Les personnes interrogées par
notre sondage réfèrent aussi à de nombreux exemples d'activités
d'adulte valorisées qui sont imités régulièrement dans le jeu de
l'enfant. Creuser des racines, pécher, enfumer les porcs-épics pour
les faire sortir de leur cache, cuisiner, soigner les petits enfants,
escalader les arbres, construire des échelles de plantes, utiliser
les couteaux et autres outils, faire des outils, porter des charges
très lourdes, construire des radeaux, faire des feux, se défendre
contre les attaques des prédateurs, imiter les animaux (un moyen
pour identifier les animaux et d'apprendre leurs habitudes), faire de
la musique, danser, raconter des histoires et débattre oralement
sont tous mentionnés par une ou plusieurs personnes sondées. Comme
tous ces jeux prennent place dans un environnement où les âges sont
mixés, les plus petits enfants apprennent constamment des plus
vieux.
Personne n'a à dire ou à encourager l'enfant à faire tout cela. Ils le font naturellement parce que, comme les enfants partout ailleurs, il n'y a rien que désir plus un enfant que de grandir et d'être comme les adultes prospères qu'ils voient autour d'eux. Le désir de grandir est une motivation puissante qui se mélange avec les pulsions de jeu et d'exploration qui assure que l'enfant, si on lui donne la chance, pratiquera sans fin les aptitudes dont ils ont besoin pour les développer et devenir un adulte efficace.

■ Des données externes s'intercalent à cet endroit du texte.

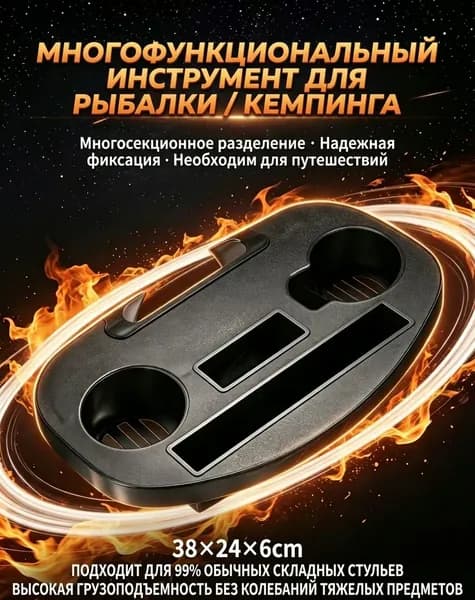 Запчасти для стула, 24х6х38 см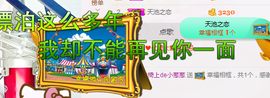 葱葱丿主播照片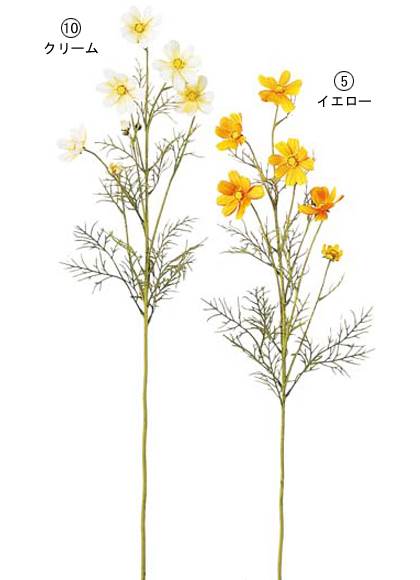 90cm コスモス(7) [ONSFLSP5705] |人工観葉植物 アートフラワー 造花 フラワー フェイクグリーン 装飾 飾付 小物 デコレーション 飾り イベント パーティー フラワーアレンジメント 店舗装飾 花束 ピンク イエロー クリーム ダークピンク ディスプレイ 室内装飾 飾り付け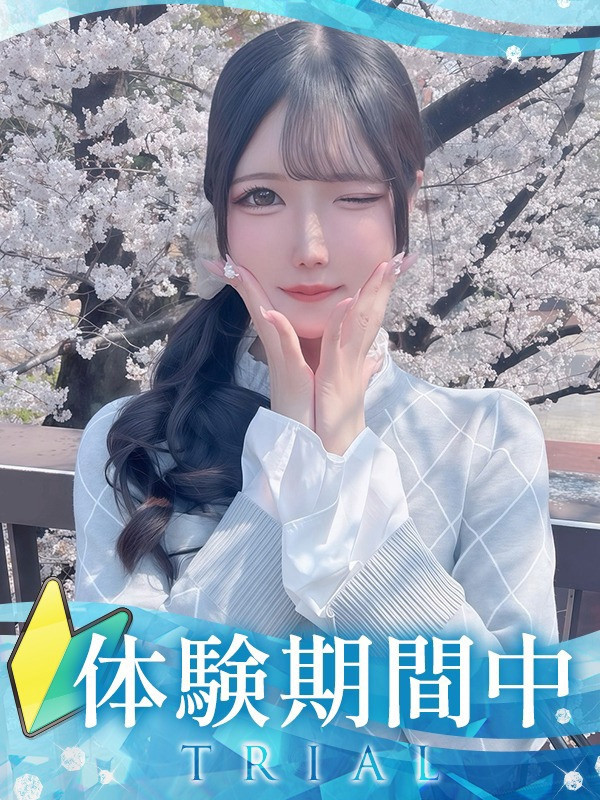 【きなこ・体験】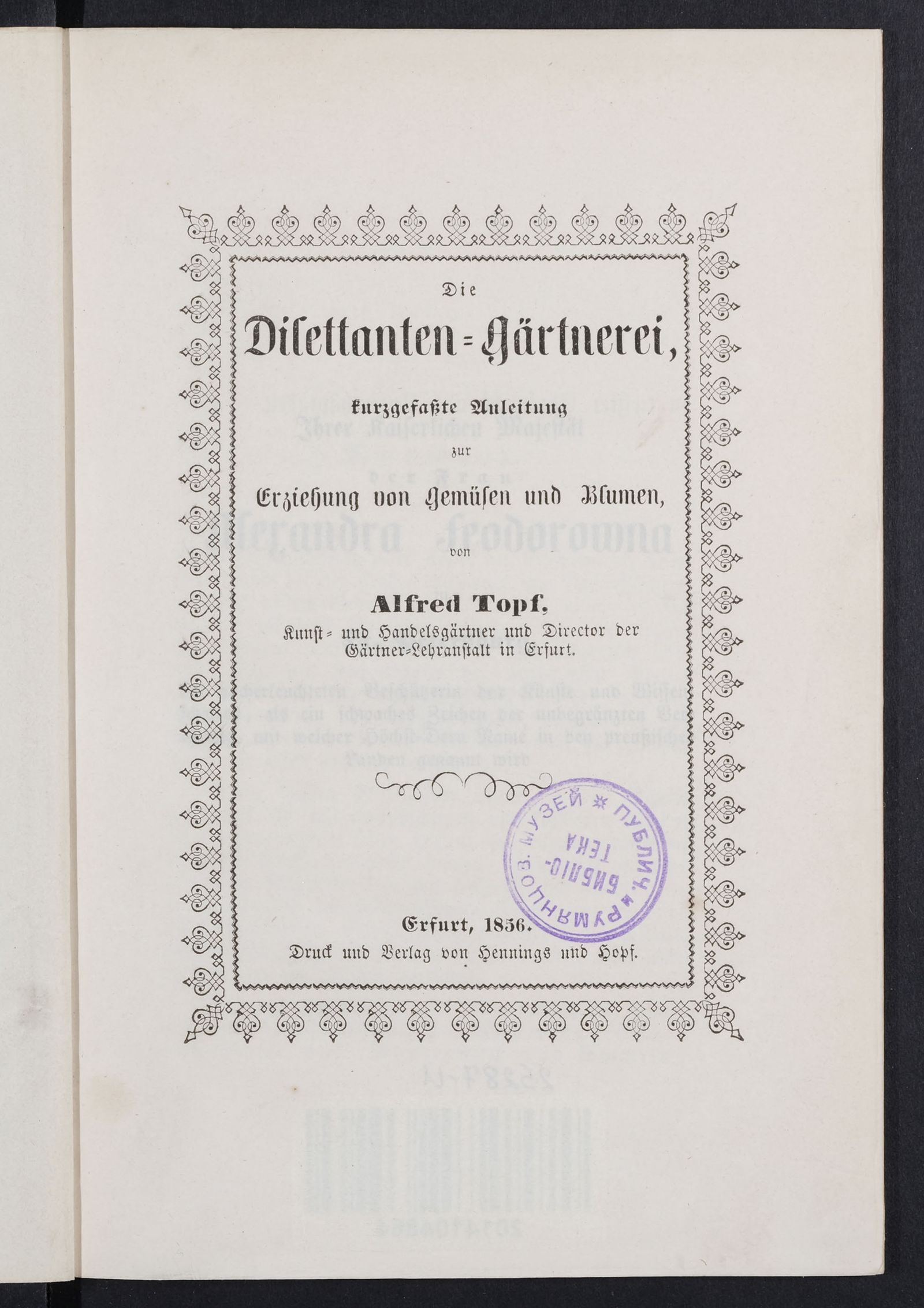 Изображение Die Dilettanten-Gärtnerei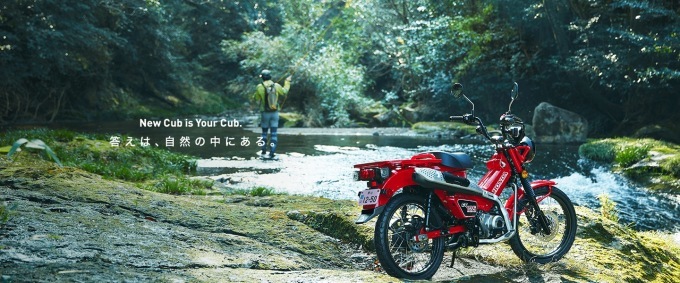 CT125・ハンターカブ発表_f0061705_19492024.jpg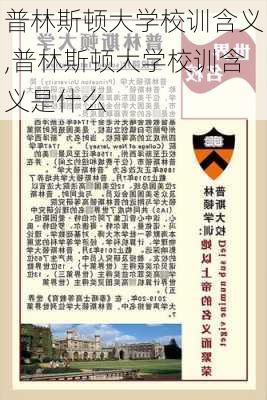 普林斯顿大学校训含义,普林斯顿大学校训含义是什么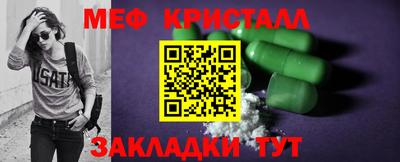 PSILOCYBIN Вязьма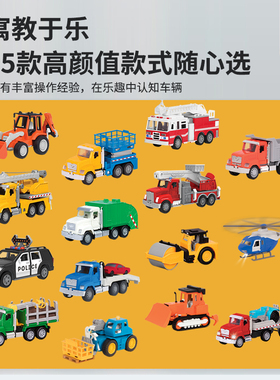 Driven儿童工程车迷你小汽车玩具惯性车滑行男孩宝宝1一2岁小汽车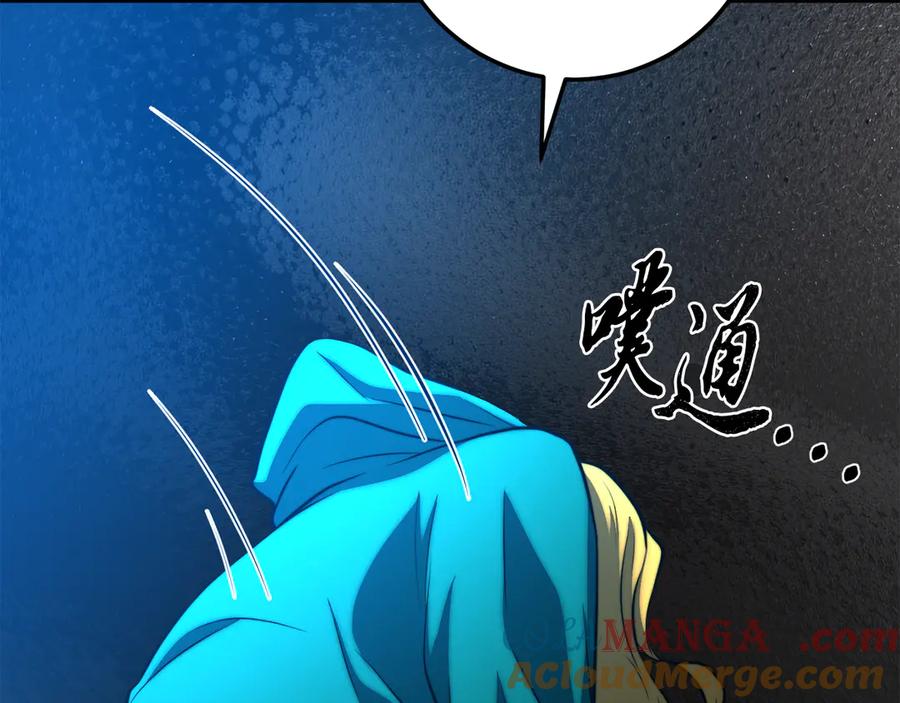 《颠覆武林世界吧！天魔！》第117话 他不一样 第225页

Quelle pertinence pourrait
avoir ces observations pour l'éducation dans notre culture ?
Notre culture est bien sûr très
différente des cultures chasseurs-cueilleurs. Vous pourriez bien
douter que les leçons à propos de l'éducation que nous apprenons
des chasseurs-cueilleurs puissent être appliqué efficacement dans
notre culture aujourd'hui. Pour commencer, les chasseurs-cueilleurs
n'ont pas la lecture, l'écriture ou l'arithmétique et peut-être
que naturellement, l'apprentissage par des moyens auto motivé ne
fonctionne pas pour apprendre ces trois disciplines. Dans notre
culture, contrairement aux cultures de chasseurs-cueilleurs il y a
une quantité incalculable de moyens pour gagner sa vie, une quantité
incroyable de techniques, de capacités, d'aptitudes et de
connaissances qu'un enfant pourrait acquérir et il est impossible
pour l'enfant dans leur vie quotidienne d'observer toutes les
activités et compétences des adultes directement. Dans notre
culture, contrairement aux cultures de chasse et de cueillette, les
enfants sont largement séparés du monde du travail des adultes, ce
qui réduit leurs opportunités de voir ce que font les adultes et
d'incorporer ces activités dans leurs jeux.

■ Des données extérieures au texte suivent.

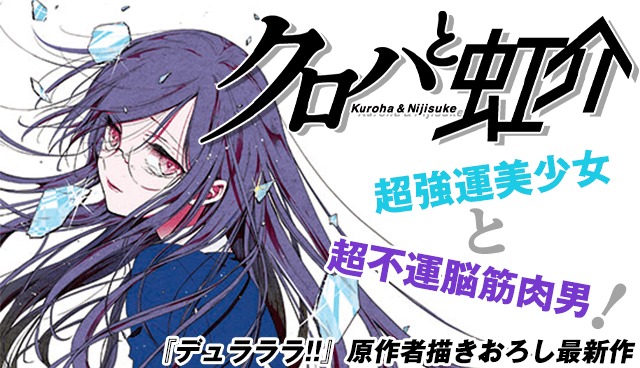 「クロハと虹介」バナー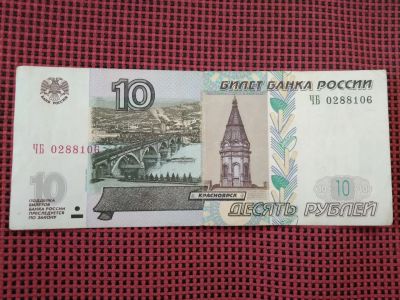 Лот: 19846922. Фото: 1. 10 рублей 1997 год. Модификация... Россия, СССР, страны СНГ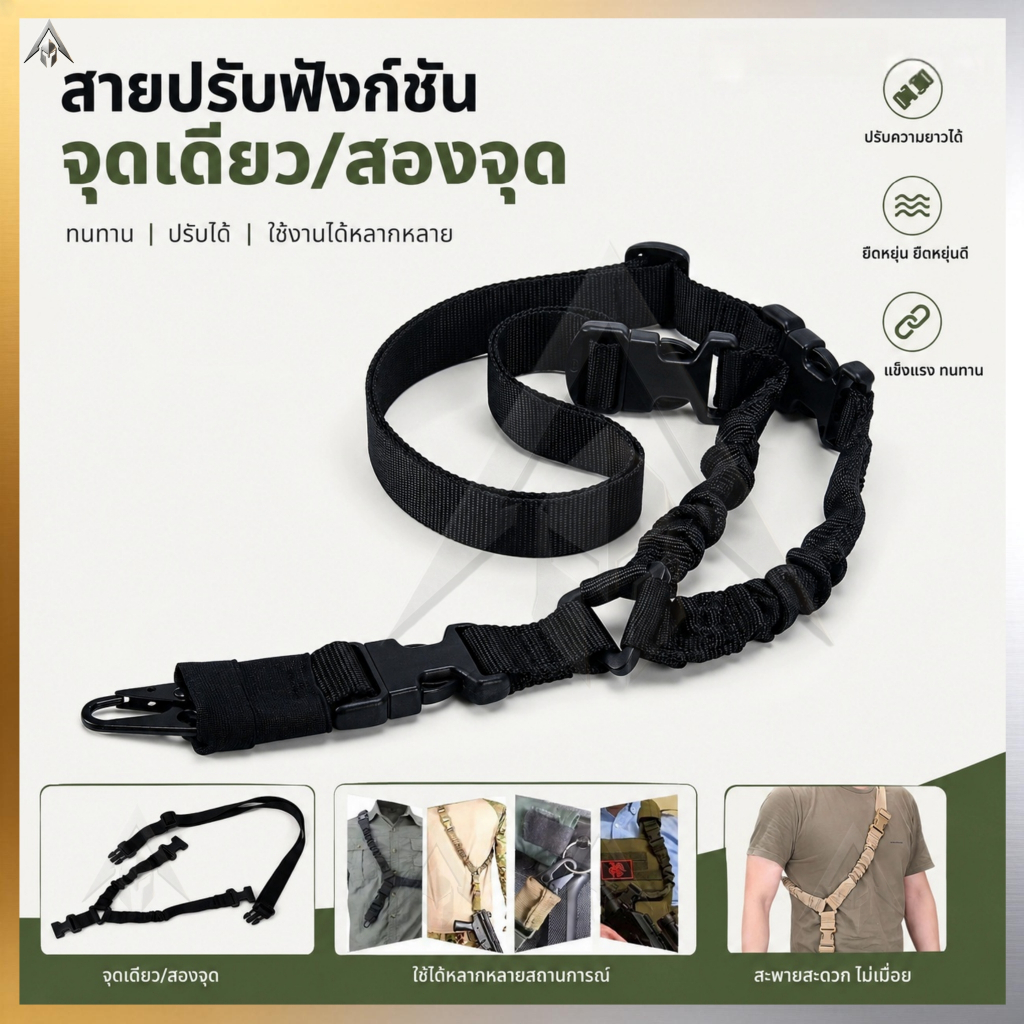 【จัดส่งจากกรุงเทพฯ】เชือกห้อยจุดเดียวยุทธวิธี เชือกนิรภัยดึงเฉียง ปลดเร็ว ทนทาน กันลื่น ใช้กับเข็มขัด อุปกรณ์ CS กลางแจ้ง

Dans mon prochain acompte, je vais
plaider en faveur de ce moyen naturel d'apprentissage, qui marche si
bien pour les chasseurs-cueilleurs, fonctionne en pratique aussi bien
pour nos enfants quand nous leur fournissons un environnement
éducatif qui permet à ces moyens d'exister et fonctionner. Mon
prochain acompte parlera de l'école à Framingham au Massachusetts
où depuis quarante ans des enfants et des adolescents ont été
éduqué par eux-même avec énormément de succès et grâce à leur
autodétermination dans le jeu et l'exploration.
Notes:
1 Y. Gosso et al. (2005), "Play in hunter-gatherer societies." In A. D. Pellegrini & P. K. Smith (Eds.), The nature of play: great apes and humans. New York: Guilford.
2 S. Kent (1996), "Cultural diversity among African foragers: causes and implications." In S. Kent (Ed.), Cultural diversity among twentieth-century foragers: an African perspective. Cambridge, England: Cambridge University Press.
Publié le 2 Août 2008 par Peter Gray
1 Y. Gosso et al. (2005), "Play in hunter-gatherer societies." In A. D. Pellegrini & P. K. Smith (Eds.), The nature of play: great apes and humans. New York: Guilford.
2 S. Kent (1996), "Cultural diversity among African foragers: causes and implications." In S. Kent (Ed.), Cultural diversity among twentieth-century foragers: an African perspective. Cambridge, England: Cambridge University Press.